5. After Your Wealth Plan…
It then becomes much easier to know where your money needs to and can go. A Certified Financial Planner can assist in setting up the right structures for your affairs as well as recommending appropriate investment alternatives for you. Once this is in place, you can then go and splurge the excess, knowing that you’ve ticked all the boxes!
Are Lump Sums Taxable?
Dube shares with us that, ‘’it depends on the nature of the lump sum, but in most instances tax would either be payable by the recipient or at the least, it would have been deducted prior and the net of tax amount then paid to the recipient. As an example lottery winnings are not taxable in South Africa as they are regarded as capital in nature. Furthermore, lottery winnings enjoy a special exemption from Capital Gains Tax as well. However, should the winner start feeling generous and want to share their loot, such donations would give rise to donations tax where more than R 100 000 in a given year is donated.’’
Should We Be ‘Saving Money’ Or Should We Be Looking For Ways To Exponentially Grow Our Money?
Dube affirms that there is room and a need for both. ‘’The first step to sound personal financial management is to ensure that you have an emergency fund in place. 6-12months’ worth of expenses. This money needs to be placed in a savings account (e.g. call account, money market account etc) where the money is easily accessible when needed but can also earns some interest, which a typical cheque account does not offer,’’ adds Dube.

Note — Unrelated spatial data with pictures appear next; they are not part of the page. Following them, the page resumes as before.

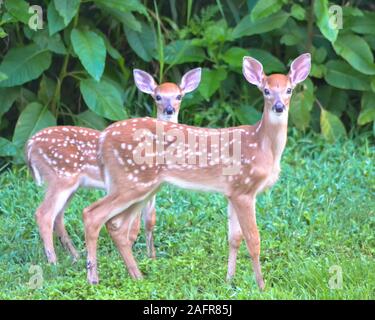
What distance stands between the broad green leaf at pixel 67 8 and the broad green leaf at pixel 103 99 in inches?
26.1

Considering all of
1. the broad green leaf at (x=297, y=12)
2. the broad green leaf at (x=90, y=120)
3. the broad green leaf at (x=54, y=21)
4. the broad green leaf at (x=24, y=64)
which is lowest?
the broad green leaf at (x=90, y=120)

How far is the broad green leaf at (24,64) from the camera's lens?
906 centimetres

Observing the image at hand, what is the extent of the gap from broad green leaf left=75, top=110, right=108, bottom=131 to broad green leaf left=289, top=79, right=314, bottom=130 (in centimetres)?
168

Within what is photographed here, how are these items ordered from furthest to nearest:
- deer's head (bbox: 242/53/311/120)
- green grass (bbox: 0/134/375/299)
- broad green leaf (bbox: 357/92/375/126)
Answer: broad green leaf (bbox: 357/92/375/126) < deer's head (bbox: 242/53/311/120) < green grass (bbox: 0/134/375/299)

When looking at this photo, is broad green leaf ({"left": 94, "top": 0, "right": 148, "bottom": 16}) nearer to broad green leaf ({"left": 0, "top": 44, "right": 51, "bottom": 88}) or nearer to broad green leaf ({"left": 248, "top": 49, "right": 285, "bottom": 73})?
broad green leaf ({"left": 0, "top": 44, "right": 51, "bottom": 88})

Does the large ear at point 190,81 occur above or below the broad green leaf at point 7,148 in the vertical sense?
above

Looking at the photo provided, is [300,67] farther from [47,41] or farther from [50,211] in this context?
[47,41]

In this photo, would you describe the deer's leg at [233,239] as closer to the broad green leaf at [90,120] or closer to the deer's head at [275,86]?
the deer's head at [275,86]

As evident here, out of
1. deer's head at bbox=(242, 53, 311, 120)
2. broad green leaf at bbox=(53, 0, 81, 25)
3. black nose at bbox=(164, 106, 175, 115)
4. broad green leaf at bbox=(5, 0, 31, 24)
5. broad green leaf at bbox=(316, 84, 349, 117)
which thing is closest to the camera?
deer's head at bbox=(242, 53, 311, 120)

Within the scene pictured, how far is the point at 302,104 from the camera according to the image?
9609 mm

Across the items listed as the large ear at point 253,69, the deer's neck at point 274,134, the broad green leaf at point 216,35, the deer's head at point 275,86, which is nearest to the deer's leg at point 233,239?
the deer's neck at point 274,134

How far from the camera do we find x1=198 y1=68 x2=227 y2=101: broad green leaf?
950 cm

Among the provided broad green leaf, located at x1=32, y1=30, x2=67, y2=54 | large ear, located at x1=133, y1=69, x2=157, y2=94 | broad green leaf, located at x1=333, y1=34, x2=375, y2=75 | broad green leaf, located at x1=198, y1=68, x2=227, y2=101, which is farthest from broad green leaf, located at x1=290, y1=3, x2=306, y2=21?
broad green leaf, located at x1=32, y1=30, x2=67, y2=54

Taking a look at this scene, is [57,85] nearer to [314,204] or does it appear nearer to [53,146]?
[53,146]
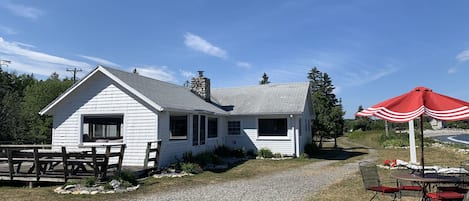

Dube continued to say that we need to be investing towards our retirement and other life goals we may have. She advised us to always be reminiscent of the following:
- Keep your expenses low and avoid excessive spending on lifestyle assets that do not work towards growing your wealth in the long run.
- Start investing as early as possible. Even if you can only afford to put away R100 per month. Just start! Make sure to maximize your Tax Free Savings allowance first.
- “If I don’t own it, I don’t buy it,” said an investor recently. Buying shares has become very accessible these days and so has information. Invest time in empowering yourself with knowledge.
- Approach a Certified Financial Planner to journey with you on your path to wealth creation and financial freedom.
- Make money discussions less taboo in your family and close circles. Ensure that a trusted family member or friend knows what provisions you have in place.
What lessons have you learnt so far in our series? We hope you are implementing those lessons and next year or at the end of this year you will be thanking yourself for taking that financial decision towards your financial freedom.